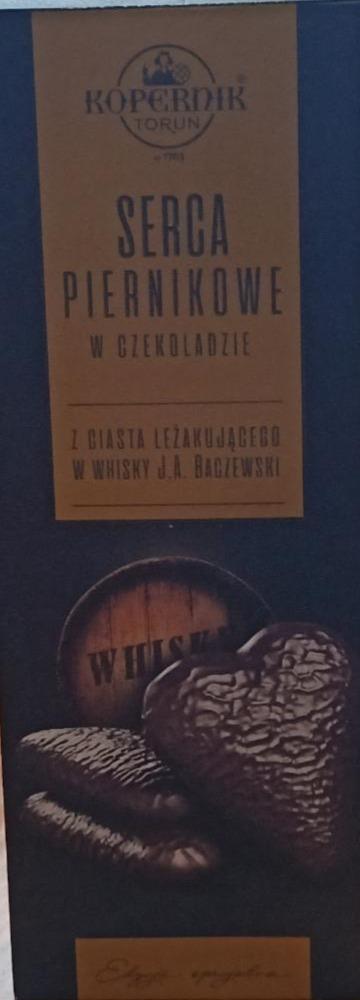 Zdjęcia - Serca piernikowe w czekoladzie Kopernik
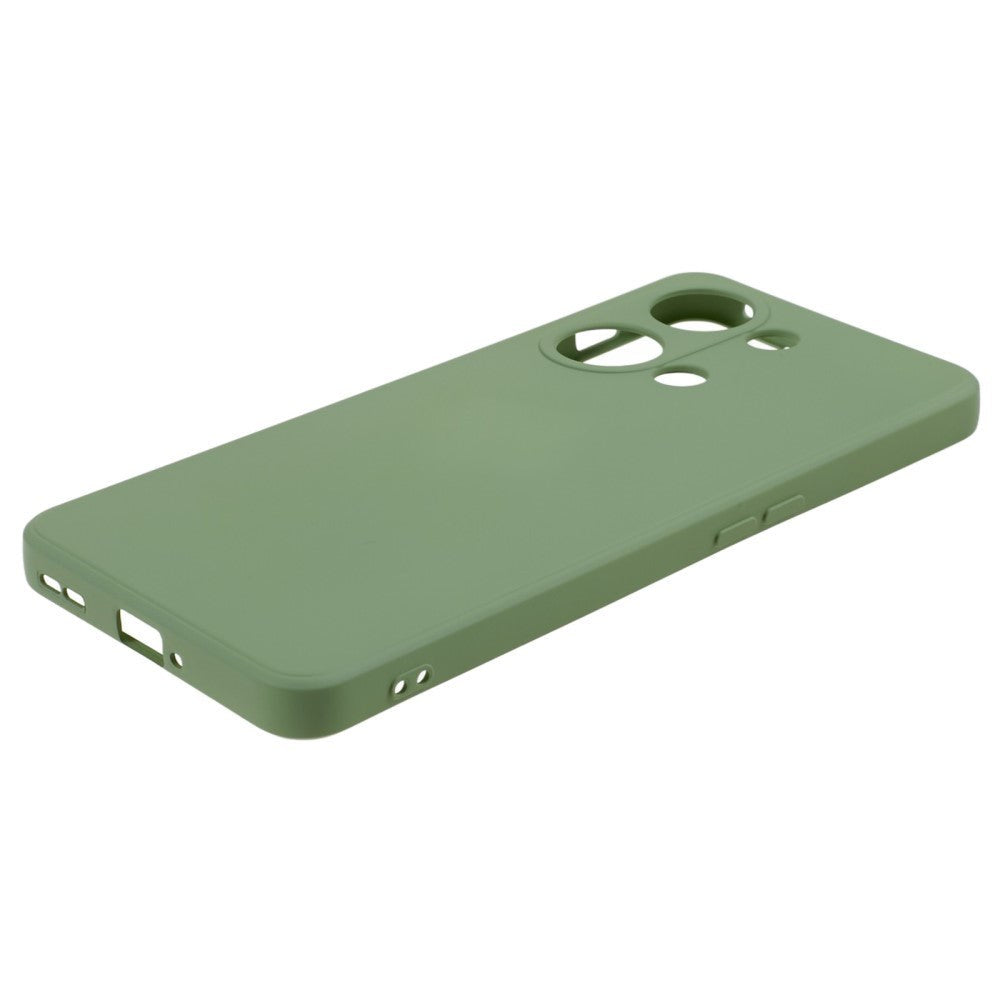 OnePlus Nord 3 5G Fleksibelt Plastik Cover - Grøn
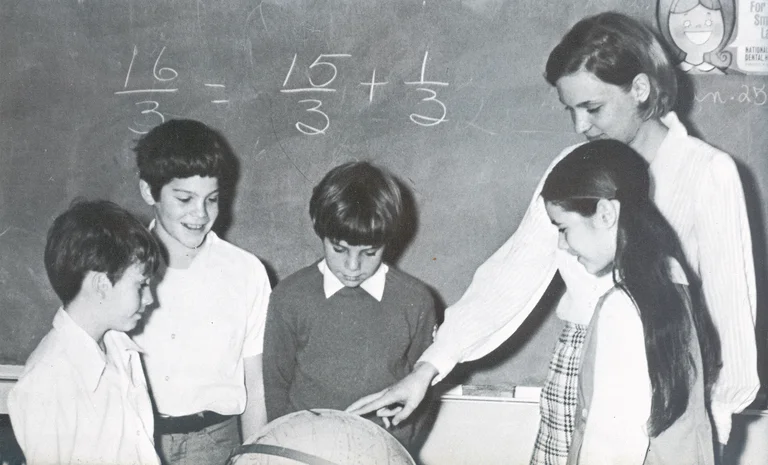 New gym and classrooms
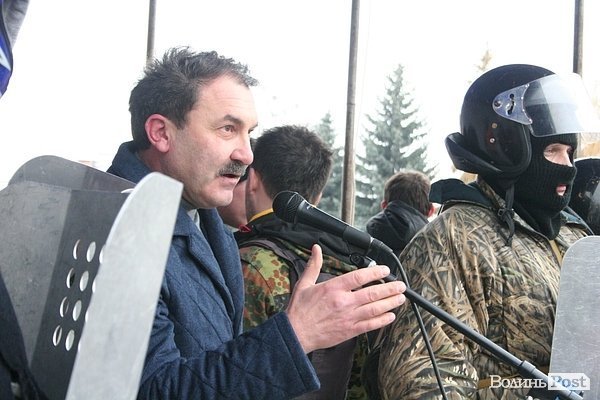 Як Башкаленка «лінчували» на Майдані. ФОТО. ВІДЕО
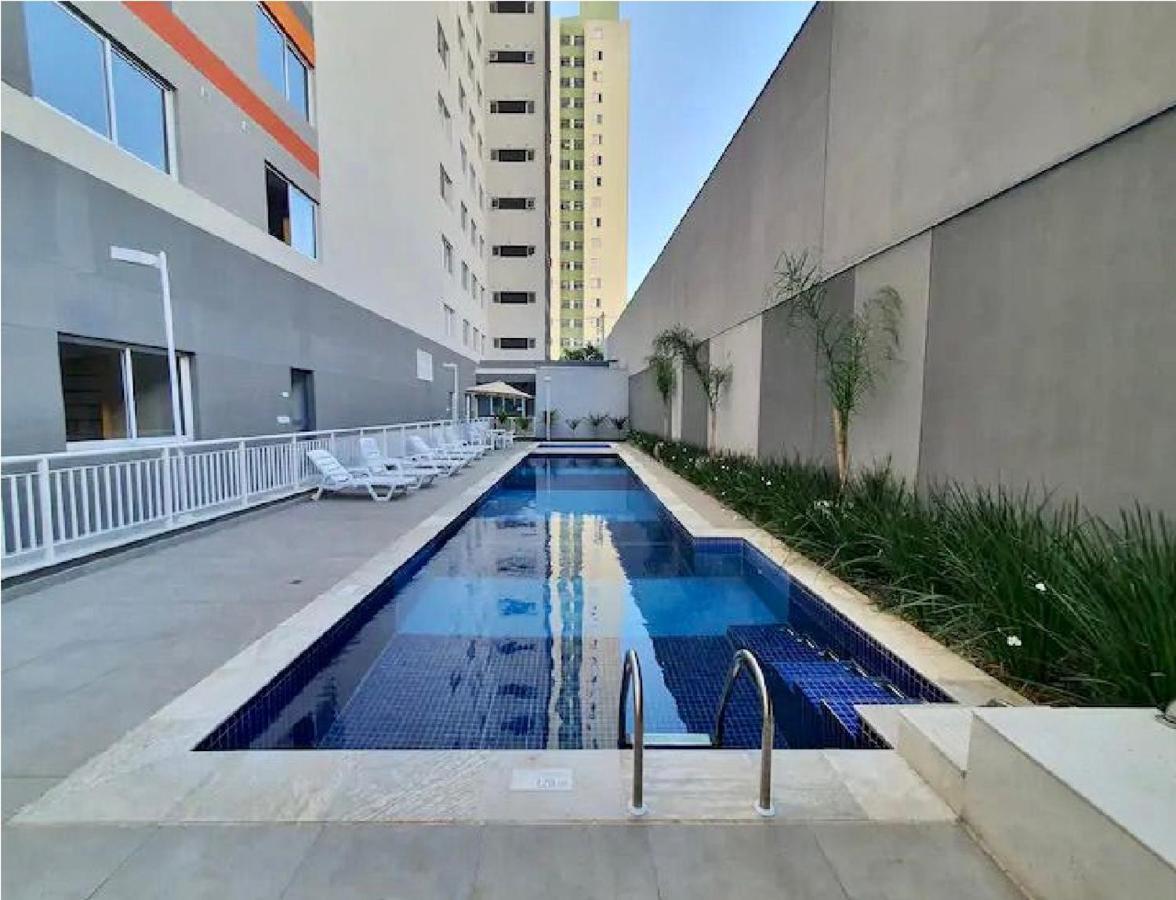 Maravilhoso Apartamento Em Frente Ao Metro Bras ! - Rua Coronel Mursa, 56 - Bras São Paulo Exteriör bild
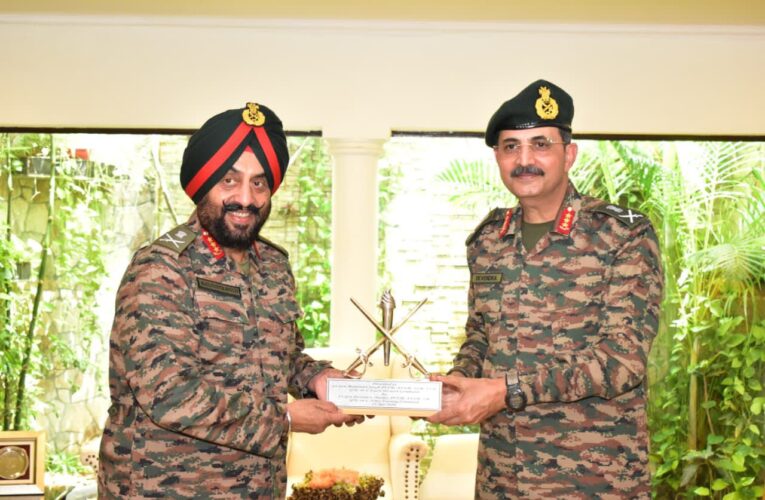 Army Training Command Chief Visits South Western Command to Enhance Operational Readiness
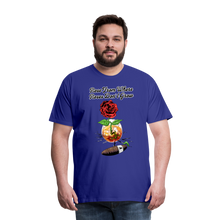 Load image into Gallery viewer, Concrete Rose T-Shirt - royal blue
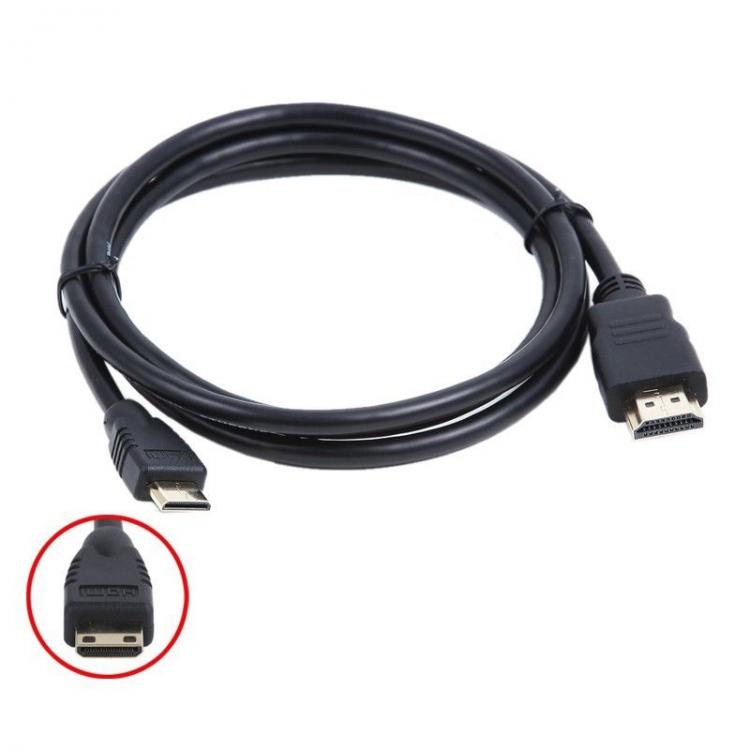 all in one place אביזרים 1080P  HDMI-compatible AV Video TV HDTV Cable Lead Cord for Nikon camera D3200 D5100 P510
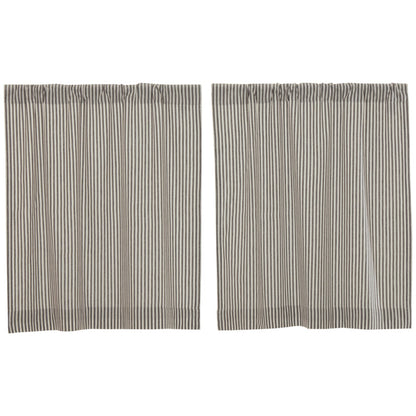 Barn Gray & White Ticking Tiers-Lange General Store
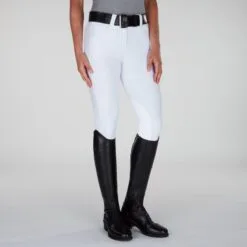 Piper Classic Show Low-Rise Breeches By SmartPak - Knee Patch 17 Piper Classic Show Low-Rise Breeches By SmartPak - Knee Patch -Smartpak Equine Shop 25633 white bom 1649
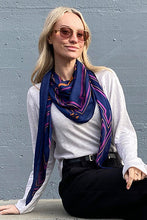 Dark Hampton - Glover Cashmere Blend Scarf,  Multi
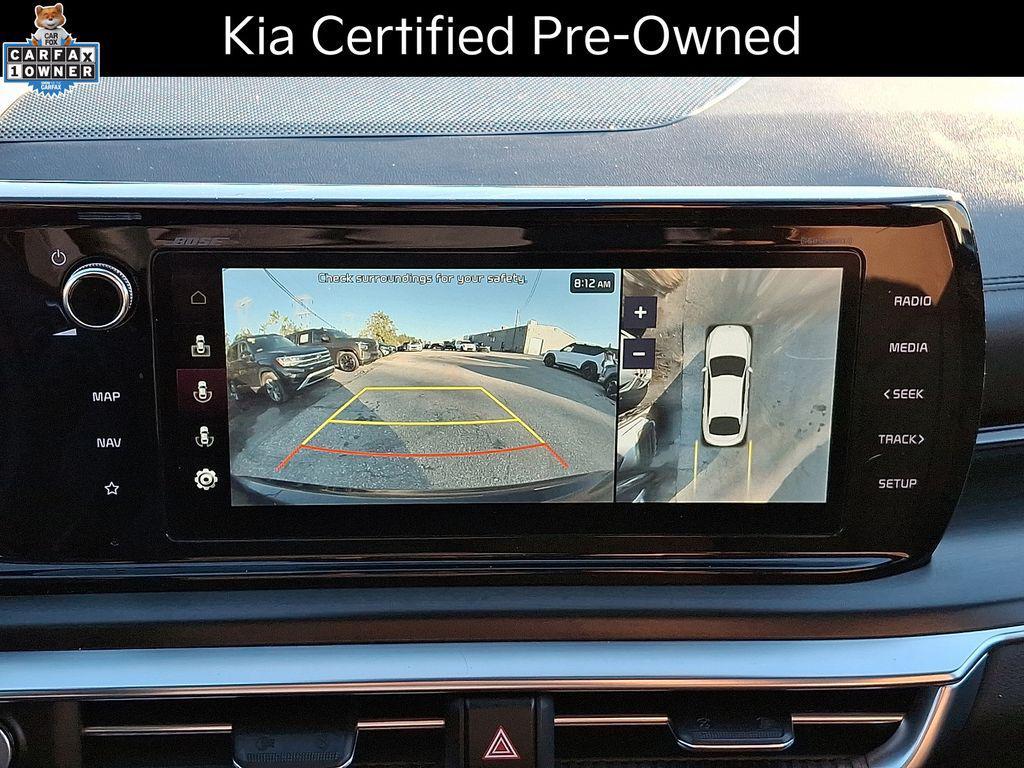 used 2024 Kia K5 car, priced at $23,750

================

Rewrite all of the data above as a JSON list of strings, one string per line and no entries for blank lines. Leave the pictures out of your answer and keep only the text that goes with each one.

[
  " Zdjęcia - Serca piernikowe w czekoladzie Kopernik",
  " OnePlus Nord 3 5G Fleksibelt Plastik Cover - Grøn",
  " New gym and classrooms",
  " Як Башкаленка «лінчували» на Майдані. ФОТО. ВІДЕО",
  " Maravilhoso Apartamento Em Frente Ao Metro Bras ! - Rua Coronel Mursa, 56 - Bras São Paulo Exteriör bild",
  " Army Training Command Chief Visits South Western Command to Enhance Operational Readiness",
  " Load image into Gallery viewer, Concrete Rose T-Shirt - royal blue",
  " all in one place אביזרים 1080P  HDMI-compatible AV Video TV HDTV Cable Lead Cord for Nikon camera D3200 D5100 P510",
  " Barn Gray & White Ticking Tiers-Lange General Store",
  " Piper Classic Show Low-Rise Breeches By SmartPak - Knee Patch 17 Piper Classic Show Low-Rise Breeches By SmartPak - Knee Patch -Smartpak Equine Shop 25633 white bom 1649",
  " Dark Hampton - Glover Cashmere Blend Scarf,  Multi",
  " used 2024 Kia K5 car, priced at $23,750"
]